Studio album by Willie Nile
- Released: 1991
- Studios: 321, The Hit Factory, Messina Music (New York City), Home Base, Studio 4 (Philadelphia)
- Genres: Rock, folk rock
- Length: 52:12
- Label: Columbia
- Producers: Tom "T-Bone" Wolk, Stewart Lerman

Willie Nile chronology
| Golden Down (1981) | Places I Have Never Been (1991) | Hard Times in America (1992) |

= Places I Have Never Been =

Places I Have Never Been is an album by the American musician Willie Nile, released in 1991. It was Nile's first album in 10 years, as legal and personal issues prevented him from putting out music. Nile supported the album with a North American tour.

==Production==
The album was produced by Tom "T-Bone" Wolk and Stewart Lerman; Nile chose them after Rick Chertoff became unavailable. It was Nile's intention to write an optimistic record.

Richard Thompson and Roger McGuinn were among the guitar players who contributed to the album.
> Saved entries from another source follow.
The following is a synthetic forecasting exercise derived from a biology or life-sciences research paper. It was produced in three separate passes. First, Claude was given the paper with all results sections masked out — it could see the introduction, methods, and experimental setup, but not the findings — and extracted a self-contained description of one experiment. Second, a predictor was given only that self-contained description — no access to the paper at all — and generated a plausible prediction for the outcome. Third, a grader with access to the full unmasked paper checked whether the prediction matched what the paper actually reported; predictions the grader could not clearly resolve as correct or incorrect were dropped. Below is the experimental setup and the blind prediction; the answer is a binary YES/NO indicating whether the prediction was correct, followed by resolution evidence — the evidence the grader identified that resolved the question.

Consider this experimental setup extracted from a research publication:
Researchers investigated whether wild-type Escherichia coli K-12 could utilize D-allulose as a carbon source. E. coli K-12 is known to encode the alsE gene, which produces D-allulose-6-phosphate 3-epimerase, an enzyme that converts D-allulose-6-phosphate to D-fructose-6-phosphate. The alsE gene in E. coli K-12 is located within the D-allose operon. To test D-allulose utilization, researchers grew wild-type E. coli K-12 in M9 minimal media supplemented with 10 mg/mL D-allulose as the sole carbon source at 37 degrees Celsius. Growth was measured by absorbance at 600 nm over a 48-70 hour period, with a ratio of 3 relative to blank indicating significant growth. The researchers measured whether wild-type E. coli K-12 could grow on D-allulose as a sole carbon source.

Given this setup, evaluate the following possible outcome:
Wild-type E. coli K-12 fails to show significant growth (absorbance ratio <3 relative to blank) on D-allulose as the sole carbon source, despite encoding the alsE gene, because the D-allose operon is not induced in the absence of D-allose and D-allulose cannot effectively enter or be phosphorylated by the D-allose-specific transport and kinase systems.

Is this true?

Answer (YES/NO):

Suzzy Roche, Terre Roche, and Loudon Wainwright III sang on "That's Enough for Me". Members of the Hooters also contributed to Places I Have Never Been.

==Critical reception==

The Austin American-Statesman wrote that "the nasal vocals, chiming guitars and anthemic scope of the material offer a hint of Tom Petty, a little Bruce Springsteen and a whole lot of Byrds." The Atlanta Journal-Constitution opined that "Nile's lyrics, as they were on his first two records, are still his strong suit."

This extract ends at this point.